| Stored data |

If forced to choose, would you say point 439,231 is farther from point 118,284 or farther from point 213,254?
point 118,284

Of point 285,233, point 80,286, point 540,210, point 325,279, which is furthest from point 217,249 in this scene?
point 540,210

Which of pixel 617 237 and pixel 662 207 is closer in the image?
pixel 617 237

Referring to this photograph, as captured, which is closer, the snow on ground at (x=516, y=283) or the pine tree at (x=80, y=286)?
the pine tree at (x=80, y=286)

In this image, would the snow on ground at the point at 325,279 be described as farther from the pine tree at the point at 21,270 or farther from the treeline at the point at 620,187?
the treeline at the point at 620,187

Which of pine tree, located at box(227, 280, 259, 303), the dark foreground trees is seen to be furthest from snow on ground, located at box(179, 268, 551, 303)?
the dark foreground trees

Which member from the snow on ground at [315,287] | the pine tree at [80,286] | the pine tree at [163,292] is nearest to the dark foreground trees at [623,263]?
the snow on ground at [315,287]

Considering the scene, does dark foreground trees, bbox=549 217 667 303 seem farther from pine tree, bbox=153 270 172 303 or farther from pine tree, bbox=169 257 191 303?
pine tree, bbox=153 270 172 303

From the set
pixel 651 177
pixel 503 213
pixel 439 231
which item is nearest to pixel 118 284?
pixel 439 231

...

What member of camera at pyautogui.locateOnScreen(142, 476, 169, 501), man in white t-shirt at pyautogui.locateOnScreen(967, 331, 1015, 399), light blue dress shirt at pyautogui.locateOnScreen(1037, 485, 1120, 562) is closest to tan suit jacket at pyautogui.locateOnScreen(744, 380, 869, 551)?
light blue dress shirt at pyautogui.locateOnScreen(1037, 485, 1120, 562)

| Goal |
Find every line in the rows above that contains the word "would", and copy each such line in full.

| Reply |
If forced to choose, would you say point 439,231 is farther from point 118,284 or farther from point 213,254?
In this image, would the snow on ground at the point at 325,279 be described as farther from the pine tree at the point at 21,270 or farther from the treeline at the point at 620,187?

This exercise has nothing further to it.